Will Eli Manning Be the Giants’ Starter in 2019? Signs Point to Yes

He’s not what he once was, but when the team’s brain trust looks at what might be available on the quarterback market via the draft, trade or free agency, it’s likely they’ll decide their old warhorse is the best option next year.
Will Eli Manning Be the Giants’ Starter in 2019? Signs Point to Yes
Will Eli Manning Be the Giants’ Starter in 2019? Signs Point to Yes /

Welcome to QB Stock Watch. This is the fourth in our series analyzing some of the league’s most difficult, and intriguing, quarterback decisions to be made for 2019 and beyond.

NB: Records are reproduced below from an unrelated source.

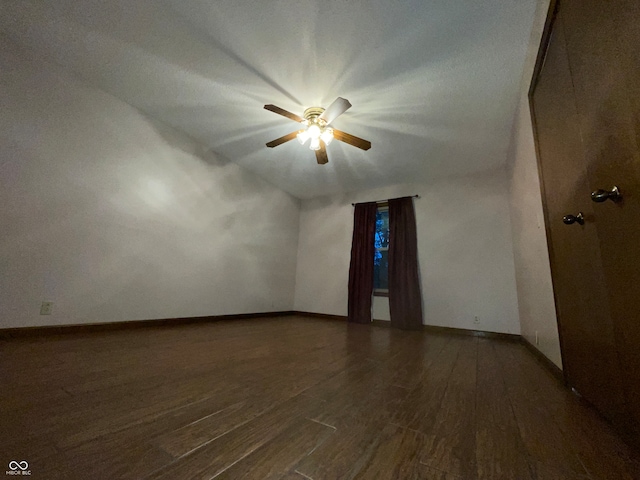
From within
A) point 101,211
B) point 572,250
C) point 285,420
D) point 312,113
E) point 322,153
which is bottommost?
point 285,420

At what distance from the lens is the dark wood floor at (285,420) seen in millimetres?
612

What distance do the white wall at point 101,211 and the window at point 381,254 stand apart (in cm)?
227

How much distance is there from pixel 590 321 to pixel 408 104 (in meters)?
2.26

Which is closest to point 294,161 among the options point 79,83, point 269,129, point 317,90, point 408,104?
point 269,129

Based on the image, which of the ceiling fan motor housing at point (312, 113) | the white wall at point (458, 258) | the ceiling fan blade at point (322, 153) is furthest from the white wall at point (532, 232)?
the ceiling fan blade at point (322, 153)

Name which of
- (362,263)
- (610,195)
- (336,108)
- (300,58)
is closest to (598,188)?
(610,195)

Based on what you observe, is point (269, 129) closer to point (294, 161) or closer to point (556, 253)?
point (294, 161)

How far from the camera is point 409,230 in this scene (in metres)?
3.86

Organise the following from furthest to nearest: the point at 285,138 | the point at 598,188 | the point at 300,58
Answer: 1. the point at 285,138
2. the point at 300,58
3. the point at 598,188

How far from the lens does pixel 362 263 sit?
4098 mm

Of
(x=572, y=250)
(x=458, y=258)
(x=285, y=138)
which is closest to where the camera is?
(x=572, y=250)

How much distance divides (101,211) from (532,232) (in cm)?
404

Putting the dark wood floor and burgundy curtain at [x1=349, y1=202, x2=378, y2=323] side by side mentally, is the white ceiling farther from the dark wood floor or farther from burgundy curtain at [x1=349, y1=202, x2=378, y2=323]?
the dark wood floor

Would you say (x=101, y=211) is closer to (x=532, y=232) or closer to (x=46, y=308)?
(x=46, y=308)
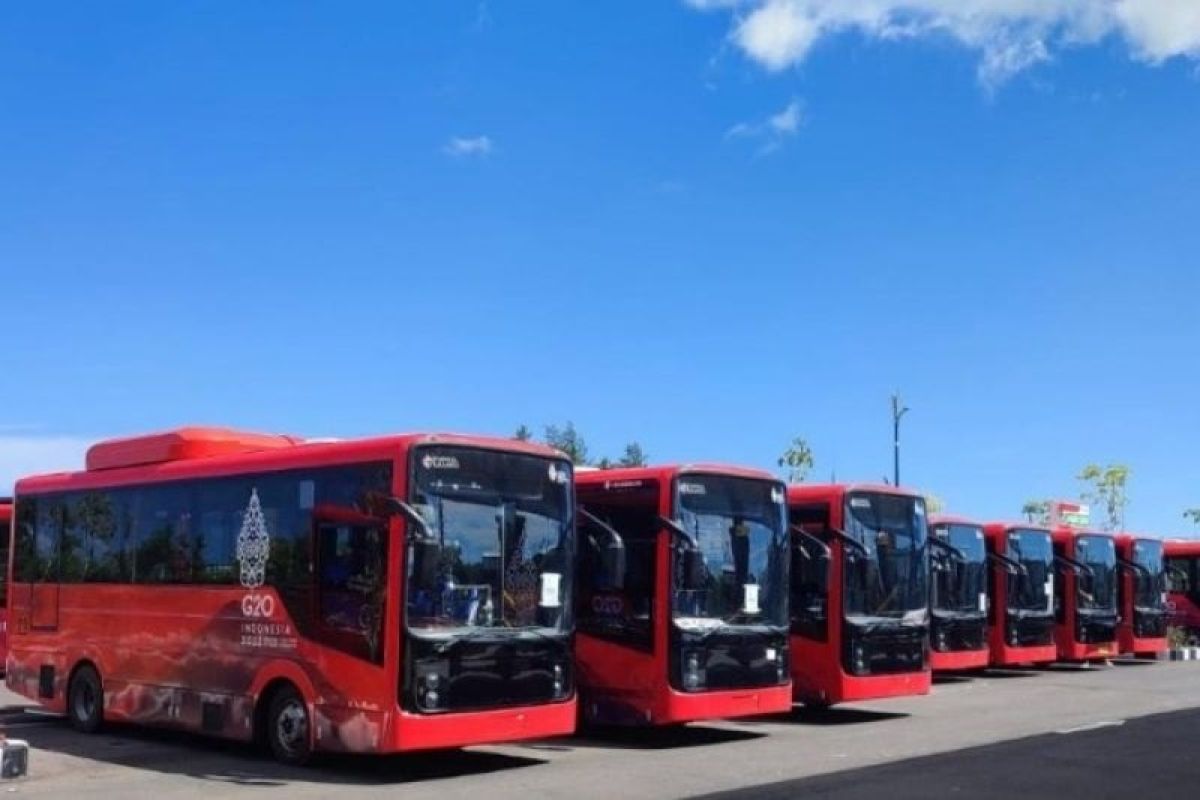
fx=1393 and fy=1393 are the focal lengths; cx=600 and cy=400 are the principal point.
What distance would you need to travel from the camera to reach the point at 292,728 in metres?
13.2

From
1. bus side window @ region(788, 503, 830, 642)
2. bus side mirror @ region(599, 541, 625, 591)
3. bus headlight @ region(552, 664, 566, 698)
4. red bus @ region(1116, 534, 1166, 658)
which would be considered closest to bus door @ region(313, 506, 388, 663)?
bus headlight @ region(552, 664, 566, 698)

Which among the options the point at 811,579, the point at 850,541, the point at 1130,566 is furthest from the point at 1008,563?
the point at 811,579

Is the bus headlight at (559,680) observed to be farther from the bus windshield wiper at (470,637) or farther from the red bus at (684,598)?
the red bus at (684,598)

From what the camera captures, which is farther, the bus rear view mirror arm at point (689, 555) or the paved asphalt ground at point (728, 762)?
the bus rear view mirror arm at point (689, 555)

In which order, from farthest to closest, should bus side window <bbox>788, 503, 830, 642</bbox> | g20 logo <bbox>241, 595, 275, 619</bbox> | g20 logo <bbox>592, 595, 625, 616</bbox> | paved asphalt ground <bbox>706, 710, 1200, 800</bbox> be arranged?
bus side window <bbox>788, 503, 830, 642</bbox>
g20 logo <bbox>592, 595, 625, 616</bbox>
g20 logo <bbox>241, 595, 275, 619</bbox>
paved asphalt ground <bbox>706, 710, 1200, 800</bbox>

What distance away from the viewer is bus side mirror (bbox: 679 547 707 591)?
49.4 ft

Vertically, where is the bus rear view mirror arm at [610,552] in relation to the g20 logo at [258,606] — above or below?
above

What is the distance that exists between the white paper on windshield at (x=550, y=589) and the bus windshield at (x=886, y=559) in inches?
224

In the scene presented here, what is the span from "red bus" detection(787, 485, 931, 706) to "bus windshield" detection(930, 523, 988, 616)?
342cm

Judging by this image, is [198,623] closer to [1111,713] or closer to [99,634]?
[99,634]

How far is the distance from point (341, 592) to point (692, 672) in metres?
4.24

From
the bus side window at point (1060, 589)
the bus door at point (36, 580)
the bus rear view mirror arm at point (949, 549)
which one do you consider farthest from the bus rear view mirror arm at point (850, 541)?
the bus side window at point (1060, 589)

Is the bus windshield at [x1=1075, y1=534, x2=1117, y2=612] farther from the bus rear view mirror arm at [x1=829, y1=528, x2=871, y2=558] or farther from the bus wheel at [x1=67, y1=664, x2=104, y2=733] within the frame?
the bus wheel at [x1=67, y1=664, x2=104, y2=733]

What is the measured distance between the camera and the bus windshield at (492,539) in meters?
12.4
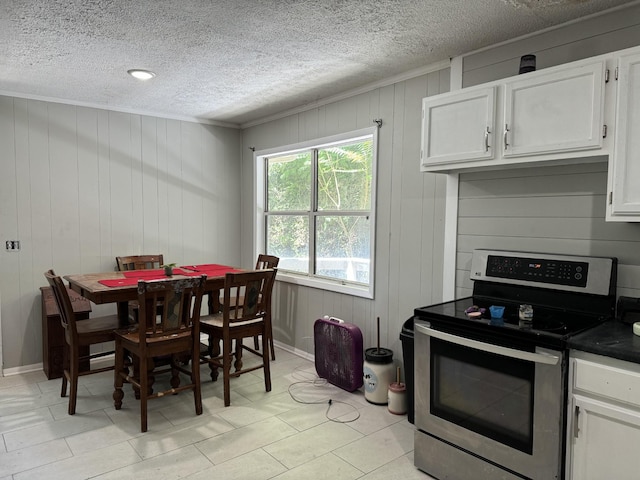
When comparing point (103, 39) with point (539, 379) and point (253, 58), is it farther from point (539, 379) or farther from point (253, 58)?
point (539, 379)

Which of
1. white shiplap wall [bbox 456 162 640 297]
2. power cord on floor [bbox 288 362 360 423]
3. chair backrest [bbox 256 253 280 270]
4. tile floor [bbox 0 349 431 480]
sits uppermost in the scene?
white shiplap wall [bbox 456 162 640 297]

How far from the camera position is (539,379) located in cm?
184

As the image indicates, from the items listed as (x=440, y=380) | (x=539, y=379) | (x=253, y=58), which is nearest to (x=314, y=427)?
(x=440, y=380)

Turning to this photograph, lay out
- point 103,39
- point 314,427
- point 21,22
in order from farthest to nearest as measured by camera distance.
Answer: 1. point 314,427
2. point 103,39
3. point 21,22

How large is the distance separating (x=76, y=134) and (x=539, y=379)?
419 cm

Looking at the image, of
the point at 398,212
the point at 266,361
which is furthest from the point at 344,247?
the point at 266,361

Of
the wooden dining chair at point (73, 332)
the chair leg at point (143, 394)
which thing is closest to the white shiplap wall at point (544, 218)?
the chair leg at point (143, 394)

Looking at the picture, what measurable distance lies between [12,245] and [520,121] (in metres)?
4.06

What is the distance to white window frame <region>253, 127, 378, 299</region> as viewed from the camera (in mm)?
3486

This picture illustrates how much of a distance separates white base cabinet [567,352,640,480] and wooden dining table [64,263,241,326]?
98.0 inches

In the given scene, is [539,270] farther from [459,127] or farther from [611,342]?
[459,127]

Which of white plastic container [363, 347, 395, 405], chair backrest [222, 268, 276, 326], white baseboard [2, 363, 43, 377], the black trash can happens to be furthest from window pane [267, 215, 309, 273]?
white baseboard [2, 363, 43, 377]

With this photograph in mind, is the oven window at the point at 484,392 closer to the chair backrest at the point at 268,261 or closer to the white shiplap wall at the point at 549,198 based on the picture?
the white shiplap wall at the point at 549,198

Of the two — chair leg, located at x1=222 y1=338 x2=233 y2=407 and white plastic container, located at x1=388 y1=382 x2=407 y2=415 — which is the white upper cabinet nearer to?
white plastic container, located at x1=388 y1=382 x2=407 y2=415
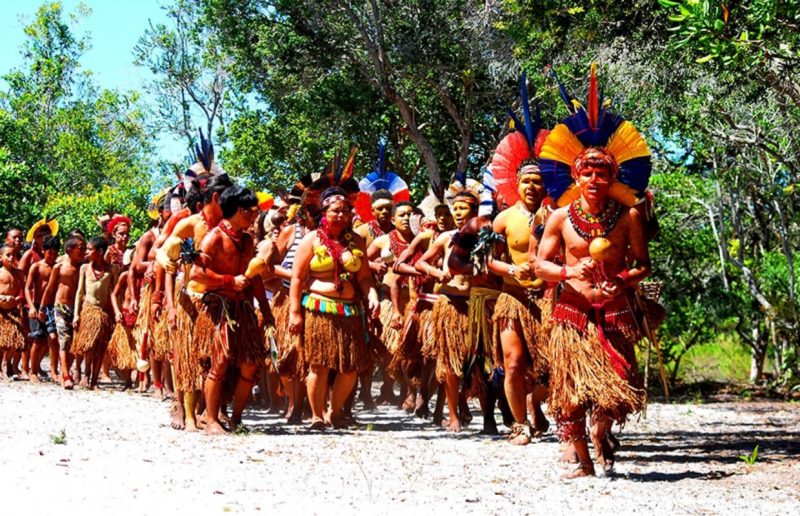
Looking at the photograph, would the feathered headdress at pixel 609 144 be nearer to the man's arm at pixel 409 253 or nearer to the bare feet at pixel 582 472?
the bare feet at pixel 582 472

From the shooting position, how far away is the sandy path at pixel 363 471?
17.4 feet

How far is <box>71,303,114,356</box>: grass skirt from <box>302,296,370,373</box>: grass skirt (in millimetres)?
4450

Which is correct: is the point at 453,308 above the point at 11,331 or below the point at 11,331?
below

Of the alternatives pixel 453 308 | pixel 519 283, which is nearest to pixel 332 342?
pixel 453 308

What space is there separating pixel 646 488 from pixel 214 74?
33.3m

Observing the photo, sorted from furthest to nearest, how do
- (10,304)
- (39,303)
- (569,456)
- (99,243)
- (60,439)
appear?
(10,304), (39,303), (99,243), (60,439), (569,456)

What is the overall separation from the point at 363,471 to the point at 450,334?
7.74ft

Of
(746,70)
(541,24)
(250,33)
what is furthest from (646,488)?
(250,33)

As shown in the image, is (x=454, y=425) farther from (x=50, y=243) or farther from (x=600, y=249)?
(x=50, y=243)

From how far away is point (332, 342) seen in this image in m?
8.22

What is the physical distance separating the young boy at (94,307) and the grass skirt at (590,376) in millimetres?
7126

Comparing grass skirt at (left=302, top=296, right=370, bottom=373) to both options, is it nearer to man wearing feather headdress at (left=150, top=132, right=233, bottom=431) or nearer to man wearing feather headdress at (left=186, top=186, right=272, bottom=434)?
man wearing feather headdress at (left=186, top=186, right=272, bottom=434)

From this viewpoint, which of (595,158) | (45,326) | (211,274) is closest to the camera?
(595,158)

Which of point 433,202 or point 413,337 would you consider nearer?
point 413,337
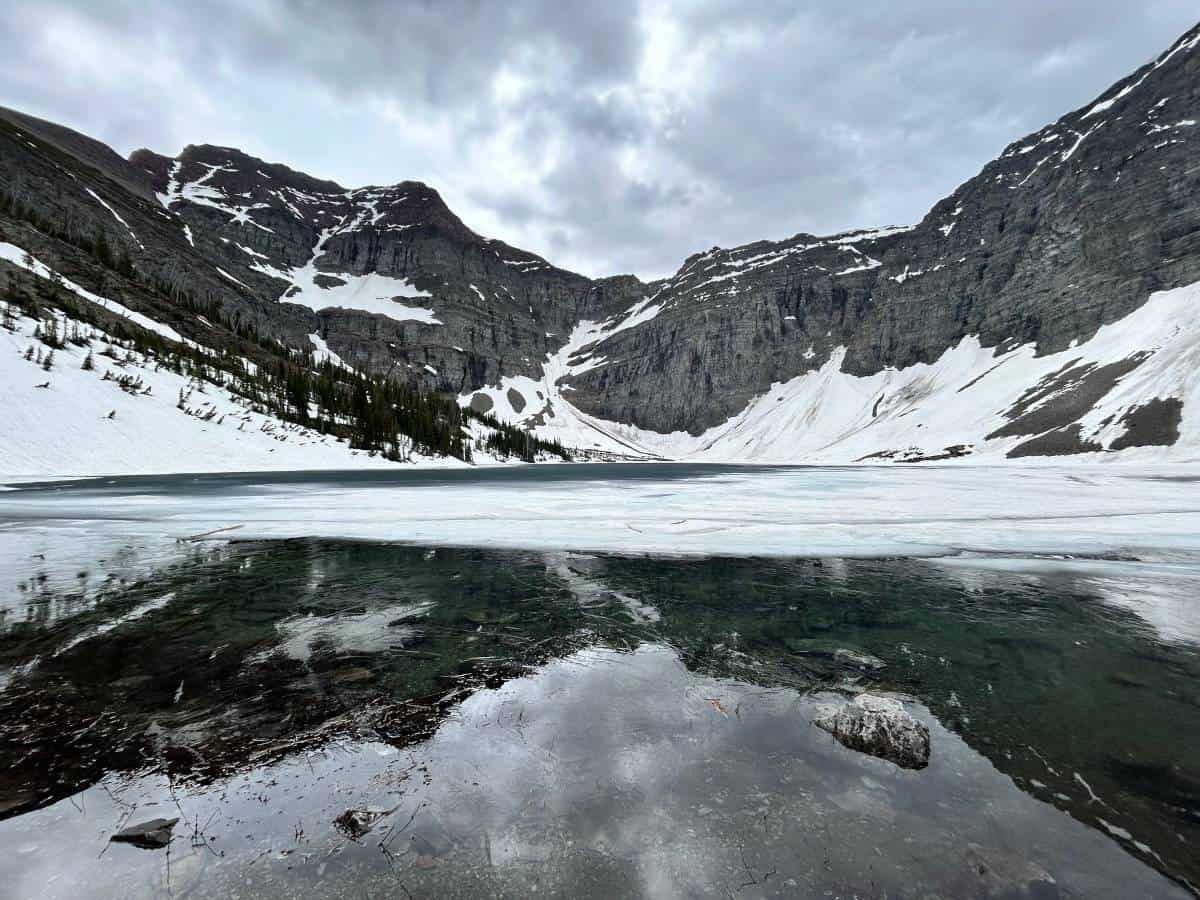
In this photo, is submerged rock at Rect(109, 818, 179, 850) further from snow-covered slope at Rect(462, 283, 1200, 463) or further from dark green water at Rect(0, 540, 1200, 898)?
snow-covered slope at Rect(462, 283, 1200, 463)

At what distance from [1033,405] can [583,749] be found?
131 meters

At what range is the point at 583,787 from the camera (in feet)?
13.1

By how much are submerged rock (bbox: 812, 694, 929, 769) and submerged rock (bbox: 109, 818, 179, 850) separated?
5.19 m

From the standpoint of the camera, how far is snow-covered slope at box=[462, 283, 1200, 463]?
242 feet

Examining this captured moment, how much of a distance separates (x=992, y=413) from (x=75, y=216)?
7895 inches

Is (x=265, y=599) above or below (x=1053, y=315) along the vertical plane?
below

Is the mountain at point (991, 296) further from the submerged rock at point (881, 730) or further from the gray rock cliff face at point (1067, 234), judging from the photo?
the submerged rock at point (881, 730)

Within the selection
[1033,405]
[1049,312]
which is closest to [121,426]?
[1033,405]

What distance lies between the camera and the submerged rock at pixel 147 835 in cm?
319

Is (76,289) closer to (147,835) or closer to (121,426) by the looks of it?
(121,426)

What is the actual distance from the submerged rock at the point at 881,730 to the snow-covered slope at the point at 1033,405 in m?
91.3

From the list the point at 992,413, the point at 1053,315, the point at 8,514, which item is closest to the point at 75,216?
the point at 8,514

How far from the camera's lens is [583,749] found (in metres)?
4.60

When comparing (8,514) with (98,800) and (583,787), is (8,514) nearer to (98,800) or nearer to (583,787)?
(98,800)
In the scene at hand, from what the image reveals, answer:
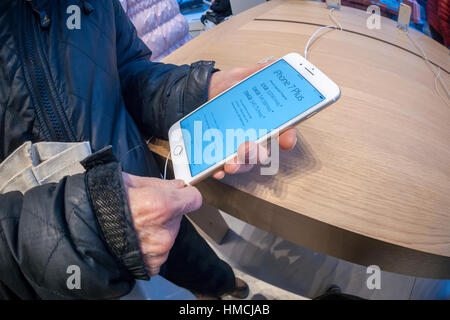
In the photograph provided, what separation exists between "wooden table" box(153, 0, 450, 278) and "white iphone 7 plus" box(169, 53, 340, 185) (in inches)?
2.3

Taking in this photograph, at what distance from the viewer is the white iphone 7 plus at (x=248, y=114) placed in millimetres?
421

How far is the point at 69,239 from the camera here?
31 cm

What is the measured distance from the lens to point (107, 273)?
0.32 meters

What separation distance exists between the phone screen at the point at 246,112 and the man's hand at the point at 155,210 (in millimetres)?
94

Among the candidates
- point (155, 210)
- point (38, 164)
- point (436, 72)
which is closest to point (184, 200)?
point (155, 210)

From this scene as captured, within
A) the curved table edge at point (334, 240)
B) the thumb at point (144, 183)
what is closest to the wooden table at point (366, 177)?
the curved table edge at point (334, 240)

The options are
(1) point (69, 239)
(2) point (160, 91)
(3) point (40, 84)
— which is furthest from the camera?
(2) point (160, 91)

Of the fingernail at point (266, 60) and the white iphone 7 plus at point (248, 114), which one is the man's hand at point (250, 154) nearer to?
the white iphone 7 plus at point (248, 114)

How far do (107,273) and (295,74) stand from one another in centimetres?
44

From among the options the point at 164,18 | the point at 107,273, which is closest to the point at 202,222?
the point at 107,273

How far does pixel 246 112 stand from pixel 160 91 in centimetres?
21

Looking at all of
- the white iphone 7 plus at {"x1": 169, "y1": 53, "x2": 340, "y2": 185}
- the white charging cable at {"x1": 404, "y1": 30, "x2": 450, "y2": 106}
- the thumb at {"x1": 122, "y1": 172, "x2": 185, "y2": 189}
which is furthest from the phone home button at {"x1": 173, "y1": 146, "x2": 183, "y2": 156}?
the white charging cable at {"x1": 404, "y1": 30, "x2": 450, "y2": 106}

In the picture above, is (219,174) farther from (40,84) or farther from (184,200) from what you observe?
(40,84)
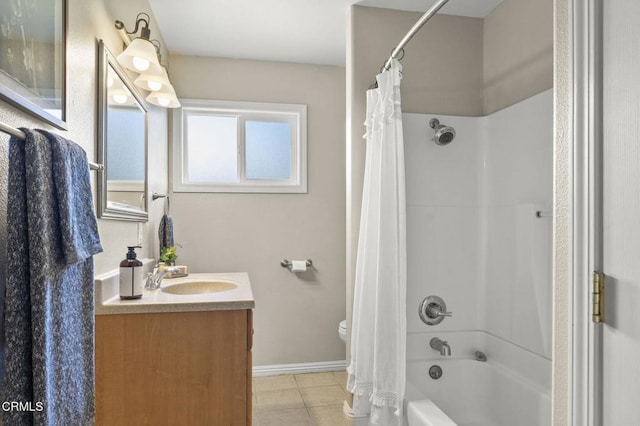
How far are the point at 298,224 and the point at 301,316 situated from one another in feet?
2.44

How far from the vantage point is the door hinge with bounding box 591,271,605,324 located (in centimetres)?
75

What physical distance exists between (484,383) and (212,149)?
2.55 metres

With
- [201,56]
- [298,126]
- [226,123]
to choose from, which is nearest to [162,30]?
[201,56]

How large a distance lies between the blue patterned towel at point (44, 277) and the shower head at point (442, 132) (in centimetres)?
196

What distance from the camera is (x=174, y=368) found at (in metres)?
1.55

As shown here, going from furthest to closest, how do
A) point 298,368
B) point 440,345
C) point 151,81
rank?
point 298,368, point 440,345, point 151,81

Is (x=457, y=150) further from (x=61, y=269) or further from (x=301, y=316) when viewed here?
(x=61, y=269)

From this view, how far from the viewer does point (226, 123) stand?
3252 millimetres

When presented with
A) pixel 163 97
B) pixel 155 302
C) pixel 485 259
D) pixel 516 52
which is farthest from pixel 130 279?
pixel 516 52

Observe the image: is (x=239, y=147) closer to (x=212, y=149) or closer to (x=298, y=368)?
(x=212, y=149)

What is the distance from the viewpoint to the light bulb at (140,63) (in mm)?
1876
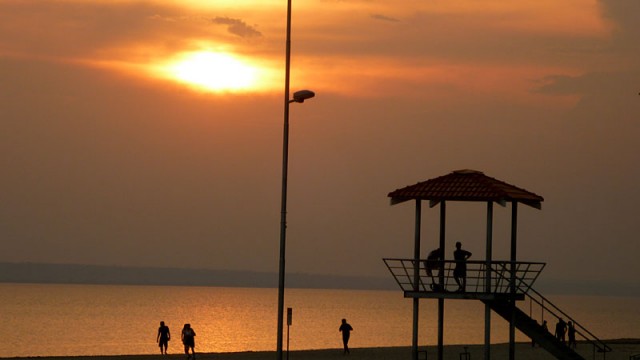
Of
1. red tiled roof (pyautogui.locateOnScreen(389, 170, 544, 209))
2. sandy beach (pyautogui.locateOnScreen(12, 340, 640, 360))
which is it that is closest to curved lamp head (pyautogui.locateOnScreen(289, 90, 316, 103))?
red tiled roof (pyautogui.locateOnScreen(389, 170, 544, 209))

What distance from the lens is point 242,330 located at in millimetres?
169125

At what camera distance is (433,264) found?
41281 millimetres

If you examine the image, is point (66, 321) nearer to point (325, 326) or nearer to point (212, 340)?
point (325, 326)

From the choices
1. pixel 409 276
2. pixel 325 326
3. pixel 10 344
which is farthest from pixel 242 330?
pixel 409 276

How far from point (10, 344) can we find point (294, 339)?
103 ft

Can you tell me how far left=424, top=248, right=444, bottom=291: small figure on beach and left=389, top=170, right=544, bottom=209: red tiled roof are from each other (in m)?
1.74

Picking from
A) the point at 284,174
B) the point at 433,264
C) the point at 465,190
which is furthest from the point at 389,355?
the point at 284,174

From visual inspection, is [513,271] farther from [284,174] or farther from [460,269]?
[284,174]

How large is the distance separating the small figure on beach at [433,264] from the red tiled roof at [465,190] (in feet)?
5.72

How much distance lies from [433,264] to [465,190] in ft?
A: 8.39

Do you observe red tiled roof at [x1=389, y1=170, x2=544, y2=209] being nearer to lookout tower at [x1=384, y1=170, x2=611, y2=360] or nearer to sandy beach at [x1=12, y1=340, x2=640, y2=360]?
lookout tower at [x1=384, y1=170, x2=611, y2=360]

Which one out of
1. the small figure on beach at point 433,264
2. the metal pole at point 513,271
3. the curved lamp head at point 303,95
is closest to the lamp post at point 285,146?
the curved lamp head at point 303,95

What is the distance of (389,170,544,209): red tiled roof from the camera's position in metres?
40.8

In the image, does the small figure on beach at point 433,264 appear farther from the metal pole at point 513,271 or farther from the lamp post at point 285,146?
the lamp post at point 285,146
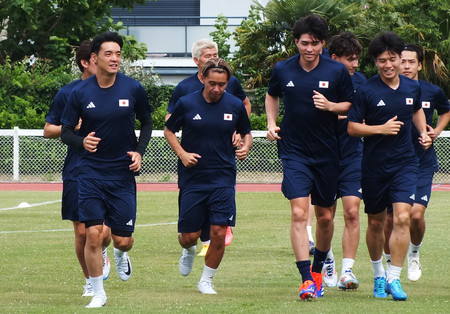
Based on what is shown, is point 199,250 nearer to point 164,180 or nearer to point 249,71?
point 164,180

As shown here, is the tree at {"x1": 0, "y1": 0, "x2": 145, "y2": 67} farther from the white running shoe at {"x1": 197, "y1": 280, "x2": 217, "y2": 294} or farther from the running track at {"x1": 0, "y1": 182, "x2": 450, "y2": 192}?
the white running shoe at {"x1": 197, "y1": 280, "x2": 217, "y2": 294}

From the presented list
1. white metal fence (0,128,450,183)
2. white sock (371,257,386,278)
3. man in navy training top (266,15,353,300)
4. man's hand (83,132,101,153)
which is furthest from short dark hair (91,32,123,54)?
white metal fence (0,128,450,183)

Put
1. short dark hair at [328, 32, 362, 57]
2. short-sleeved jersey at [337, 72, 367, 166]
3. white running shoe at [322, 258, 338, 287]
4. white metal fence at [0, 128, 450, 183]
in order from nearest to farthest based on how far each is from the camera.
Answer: white running shoe at [322, 258, 338, 287], short-sleeved jersey at [337, 72, 367, 166], short dark hair at [328, 32, 362, 57], white metal fence at [0, 128, 450, 183]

Team: New York Giants (4-8)

Current contract situation: Manning is in the third year of a four-year, $84 million deal signed in 2015. Perhaps one of the main reasons why discussion of a Manning divorce has been so verboten in East Rutherford is the fact that his dead cap numbers have been prohibitive: $80 million in 2015, $42.3 million in 2016, $32.1 million in 2017 and $28.4 million this season. All eyes are on next year—the final year of Manning’s deal—which the Giants can get out of for a mere $6.2 million. Despite Manning’s relative affordability, you have to think of him like a home you’ve lived in for years. There isn’t much left on the mortgage, and you could stay for one more year before exploring other options. Or, you take a little hit in a down market because you simply can’t stand the old carpets and curtains anymore. It all depends on the question we’ve been asking ourselves for the last calendar year: What else is out there? And, more specifically, what do the Giants think of what else is out there?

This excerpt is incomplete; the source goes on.